The records Start Marker
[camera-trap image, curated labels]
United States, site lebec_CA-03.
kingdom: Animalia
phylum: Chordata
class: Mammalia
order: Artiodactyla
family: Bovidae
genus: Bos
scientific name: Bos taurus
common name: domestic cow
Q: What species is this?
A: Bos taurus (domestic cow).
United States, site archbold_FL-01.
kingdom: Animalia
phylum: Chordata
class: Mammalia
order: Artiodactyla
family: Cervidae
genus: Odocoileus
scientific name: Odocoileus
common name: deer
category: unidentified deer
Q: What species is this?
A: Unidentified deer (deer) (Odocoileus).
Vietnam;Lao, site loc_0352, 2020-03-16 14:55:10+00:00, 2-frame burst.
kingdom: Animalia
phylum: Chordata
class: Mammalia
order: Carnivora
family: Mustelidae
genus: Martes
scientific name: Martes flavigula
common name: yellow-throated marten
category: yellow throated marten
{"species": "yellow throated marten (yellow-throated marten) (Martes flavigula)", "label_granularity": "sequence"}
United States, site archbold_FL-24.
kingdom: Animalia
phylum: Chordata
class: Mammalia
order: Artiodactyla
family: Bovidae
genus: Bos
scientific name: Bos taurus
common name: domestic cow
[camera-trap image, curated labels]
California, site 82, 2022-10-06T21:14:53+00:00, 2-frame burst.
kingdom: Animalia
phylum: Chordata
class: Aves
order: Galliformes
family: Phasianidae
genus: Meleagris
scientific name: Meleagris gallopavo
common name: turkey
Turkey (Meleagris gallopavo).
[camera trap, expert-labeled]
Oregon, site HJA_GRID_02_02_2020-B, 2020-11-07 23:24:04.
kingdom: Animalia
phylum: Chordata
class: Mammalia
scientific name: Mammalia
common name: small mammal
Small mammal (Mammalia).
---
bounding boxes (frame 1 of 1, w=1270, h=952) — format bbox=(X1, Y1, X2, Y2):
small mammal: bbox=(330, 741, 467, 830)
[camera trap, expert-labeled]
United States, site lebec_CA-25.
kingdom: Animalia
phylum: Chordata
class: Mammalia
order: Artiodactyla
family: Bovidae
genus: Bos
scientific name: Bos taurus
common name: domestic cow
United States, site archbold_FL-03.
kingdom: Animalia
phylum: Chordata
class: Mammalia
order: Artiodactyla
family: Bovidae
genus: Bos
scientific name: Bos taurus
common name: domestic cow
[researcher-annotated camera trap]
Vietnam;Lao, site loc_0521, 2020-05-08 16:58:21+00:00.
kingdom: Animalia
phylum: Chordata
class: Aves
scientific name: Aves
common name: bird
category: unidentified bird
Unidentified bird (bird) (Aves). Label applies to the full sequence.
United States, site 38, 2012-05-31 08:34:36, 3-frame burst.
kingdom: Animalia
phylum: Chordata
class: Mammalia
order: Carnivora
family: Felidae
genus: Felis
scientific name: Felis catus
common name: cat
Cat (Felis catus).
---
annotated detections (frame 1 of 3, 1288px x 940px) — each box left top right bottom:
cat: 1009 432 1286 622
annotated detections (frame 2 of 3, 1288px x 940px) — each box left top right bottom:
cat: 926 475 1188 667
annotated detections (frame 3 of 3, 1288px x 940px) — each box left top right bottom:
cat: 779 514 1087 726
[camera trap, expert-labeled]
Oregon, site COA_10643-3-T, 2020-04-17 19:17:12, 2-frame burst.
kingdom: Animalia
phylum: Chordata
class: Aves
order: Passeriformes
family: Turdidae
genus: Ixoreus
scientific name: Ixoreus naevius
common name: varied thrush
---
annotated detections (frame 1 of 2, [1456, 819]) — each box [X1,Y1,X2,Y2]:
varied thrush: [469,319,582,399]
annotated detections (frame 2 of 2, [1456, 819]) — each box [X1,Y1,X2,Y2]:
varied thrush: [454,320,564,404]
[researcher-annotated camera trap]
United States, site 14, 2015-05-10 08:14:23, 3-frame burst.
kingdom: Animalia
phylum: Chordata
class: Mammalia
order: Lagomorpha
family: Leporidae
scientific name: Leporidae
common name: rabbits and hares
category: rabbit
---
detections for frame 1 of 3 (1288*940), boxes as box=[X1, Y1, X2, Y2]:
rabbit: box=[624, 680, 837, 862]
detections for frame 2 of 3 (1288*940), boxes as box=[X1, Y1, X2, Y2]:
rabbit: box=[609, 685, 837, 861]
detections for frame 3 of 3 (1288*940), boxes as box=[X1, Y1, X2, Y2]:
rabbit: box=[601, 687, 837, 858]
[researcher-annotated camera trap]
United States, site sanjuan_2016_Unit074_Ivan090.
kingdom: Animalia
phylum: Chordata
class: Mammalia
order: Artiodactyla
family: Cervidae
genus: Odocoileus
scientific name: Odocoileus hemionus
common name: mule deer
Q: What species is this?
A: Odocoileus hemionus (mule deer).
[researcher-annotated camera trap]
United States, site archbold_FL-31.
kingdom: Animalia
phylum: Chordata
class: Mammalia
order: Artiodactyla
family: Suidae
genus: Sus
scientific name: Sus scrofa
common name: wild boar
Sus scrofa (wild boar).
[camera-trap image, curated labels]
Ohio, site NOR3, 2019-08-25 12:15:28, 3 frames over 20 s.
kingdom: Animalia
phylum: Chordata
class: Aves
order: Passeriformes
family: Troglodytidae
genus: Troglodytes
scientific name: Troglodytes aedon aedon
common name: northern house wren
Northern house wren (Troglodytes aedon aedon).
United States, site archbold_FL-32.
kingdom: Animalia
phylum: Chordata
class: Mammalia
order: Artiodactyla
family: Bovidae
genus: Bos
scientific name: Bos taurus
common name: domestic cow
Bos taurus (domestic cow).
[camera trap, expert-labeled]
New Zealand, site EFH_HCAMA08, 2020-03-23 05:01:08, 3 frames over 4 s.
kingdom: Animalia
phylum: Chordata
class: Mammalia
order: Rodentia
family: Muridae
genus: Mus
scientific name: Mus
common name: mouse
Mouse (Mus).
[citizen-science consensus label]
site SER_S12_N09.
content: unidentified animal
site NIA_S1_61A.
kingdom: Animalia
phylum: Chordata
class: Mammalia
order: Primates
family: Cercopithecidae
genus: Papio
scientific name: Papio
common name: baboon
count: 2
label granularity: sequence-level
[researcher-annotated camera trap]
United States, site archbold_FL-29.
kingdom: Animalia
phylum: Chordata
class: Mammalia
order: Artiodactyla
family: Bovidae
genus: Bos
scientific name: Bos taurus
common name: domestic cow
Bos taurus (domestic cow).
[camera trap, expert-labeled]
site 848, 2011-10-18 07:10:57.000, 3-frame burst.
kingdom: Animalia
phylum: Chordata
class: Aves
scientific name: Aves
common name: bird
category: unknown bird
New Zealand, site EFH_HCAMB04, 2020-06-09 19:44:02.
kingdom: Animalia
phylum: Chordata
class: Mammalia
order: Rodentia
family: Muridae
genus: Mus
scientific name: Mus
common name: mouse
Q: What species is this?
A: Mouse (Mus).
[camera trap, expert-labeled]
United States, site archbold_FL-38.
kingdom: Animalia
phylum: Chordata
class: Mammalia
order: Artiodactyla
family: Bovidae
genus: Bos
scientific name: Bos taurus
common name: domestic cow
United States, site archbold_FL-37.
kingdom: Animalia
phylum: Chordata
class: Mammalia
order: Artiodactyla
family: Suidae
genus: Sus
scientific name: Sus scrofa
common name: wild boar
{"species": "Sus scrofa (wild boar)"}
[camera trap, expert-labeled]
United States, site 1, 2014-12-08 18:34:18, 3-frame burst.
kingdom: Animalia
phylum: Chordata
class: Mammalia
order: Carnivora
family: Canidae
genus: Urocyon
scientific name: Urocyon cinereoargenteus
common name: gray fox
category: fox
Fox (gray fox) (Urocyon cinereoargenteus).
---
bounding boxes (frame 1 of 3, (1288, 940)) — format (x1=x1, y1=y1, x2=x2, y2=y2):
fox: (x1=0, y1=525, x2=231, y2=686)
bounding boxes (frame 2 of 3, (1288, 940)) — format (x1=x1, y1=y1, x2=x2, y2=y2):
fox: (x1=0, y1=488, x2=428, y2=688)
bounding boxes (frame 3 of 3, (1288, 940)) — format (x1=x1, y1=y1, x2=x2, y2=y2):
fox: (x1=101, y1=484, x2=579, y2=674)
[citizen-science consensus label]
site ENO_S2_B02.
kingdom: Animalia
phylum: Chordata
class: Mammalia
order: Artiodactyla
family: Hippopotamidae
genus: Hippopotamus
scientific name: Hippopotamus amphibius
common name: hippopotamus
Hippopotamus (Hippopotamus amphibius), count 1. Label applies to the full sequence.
The records End Marker
Where does the string "marten" occur in the data above? Copy every line that holds it.

(Result)
common name: yellow-throated marten
category: yellow throated marten
{"species": "yellow throated marten (yellow-throated marten) (Martes flavigula)", "label_granularity": "sequence"}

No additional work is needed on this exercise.